• _GIVEN PROBLEM 1_: In the forum thread excerpt, what did one commenter write for Chirp?

• _PAGE EXCERPT_:

-- begin --

Phone lines have (or at least had) narrow frequency ranges. I'm not an expert but I'd assume this is just normal sound like any old modem.


Reminds me of Clinkle (https://en.wikipedia.org/wiki/Clinkle) which hoped to use sound to transmit payments.


Key difference, this one has demonstrated it working!

Jokes aside, I'm sure Clinkle had something working in a demo form but obviously the problem is sound as a digital communication medium is terrible outside of specific use cases (air gap attacks?).

Clinkle is up there in the who's who of blow ups.


re clinkle: i have definitely witnessed it working in person. not that that says anything in particular about clinkle. and yeah, knowing a lot of the people who worked there i definitely feel great delight and kinship with that particular blow up. and i worked at Color (Labs) for a bit, which, in terms of blow ups was like Clinkle before Clinkle, so i feel like i've had front row tickets to two of the best ones from that era! :)


we did have it. as a former Clinkle employee I can confirm we had infrasound payments in the app and backend support for it. (I was on backend)


Also Chirp. I wrote an error correcting modem for them. Getting a simplex packet from A to B is the easy part. But any kind of bidirectional protocol (say for flow control) falls apart in an acoustic medium because duplex operations are thwarted by echo and phase. It's a long time since I played with the idea but I reckon you could do a lot more now with phones that have mic arrays and enough CPU power to do more serious DSP.

-- end --

(Spatial reasoning question data)
-- begin --

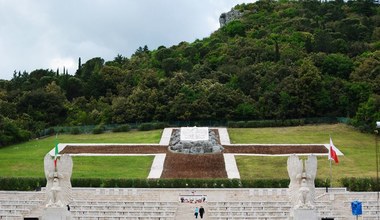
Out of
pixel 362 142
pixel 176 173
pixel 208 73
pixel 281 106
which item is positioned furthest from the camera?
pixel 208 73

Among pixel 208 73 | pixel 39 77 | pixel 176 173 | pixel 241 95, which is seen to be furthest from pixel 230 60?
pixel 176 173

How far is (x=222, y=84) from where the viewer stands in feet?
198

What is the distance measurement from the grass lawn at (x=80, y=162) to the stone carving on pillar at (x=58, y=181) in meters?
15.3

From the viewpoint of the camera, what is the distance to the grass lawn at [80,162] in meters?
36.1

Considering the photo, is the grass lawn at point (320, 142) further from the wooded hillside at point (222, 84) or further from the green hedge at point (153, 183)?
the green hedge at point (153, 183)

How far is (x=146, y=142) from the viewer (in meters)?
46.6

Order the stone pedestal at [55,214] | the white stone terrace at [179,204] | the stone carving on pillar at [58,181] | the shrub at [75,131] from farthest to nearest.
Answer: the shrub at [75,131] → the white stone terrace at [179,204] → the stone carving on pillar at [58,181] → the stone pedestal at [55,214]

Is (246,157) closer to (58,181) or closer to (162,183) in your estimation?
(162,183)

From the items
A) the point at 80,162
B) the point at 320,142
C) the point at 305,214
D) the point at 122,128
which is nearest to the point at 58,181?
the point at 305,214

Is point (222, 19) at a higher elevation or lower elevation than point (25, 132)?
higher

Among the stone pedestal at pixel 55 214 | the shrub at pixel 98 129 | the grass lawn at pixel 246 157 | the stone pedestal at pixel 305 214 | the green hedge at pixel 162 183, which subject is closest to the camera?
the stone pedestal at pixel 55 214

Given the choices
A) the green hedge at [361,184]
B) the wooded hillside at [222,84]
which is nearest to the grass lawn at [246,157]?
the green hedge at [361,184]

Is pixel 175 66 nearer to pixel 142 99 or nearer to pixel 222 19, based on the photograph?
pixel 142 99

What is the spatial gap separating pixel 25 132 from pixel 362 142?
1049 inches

-- end --

• _GIVEN PROBLEM 2_: Show each line of the records that contains the word "pillar".

• _CORRECT OUTPUT 1_: An error-correcting modem.

• _CORRECT OUTPUT 2_:
What is the distance measurement from the grass lawn at (x=80, y=162) to the stone carving on pillar at (x=58, y=181) in meters?
Order the stone pedestal at [55,214] | the white stone terrace at [179,204] | the stone carving on pillar at [58,181] | the shrub at [75,131] from farthest to nearest.
Answer: the shrub at [75,131] → the white stone terrace at [179,204] → the stone carving on pillar at [58,181] → the stone pedestal at [55,214]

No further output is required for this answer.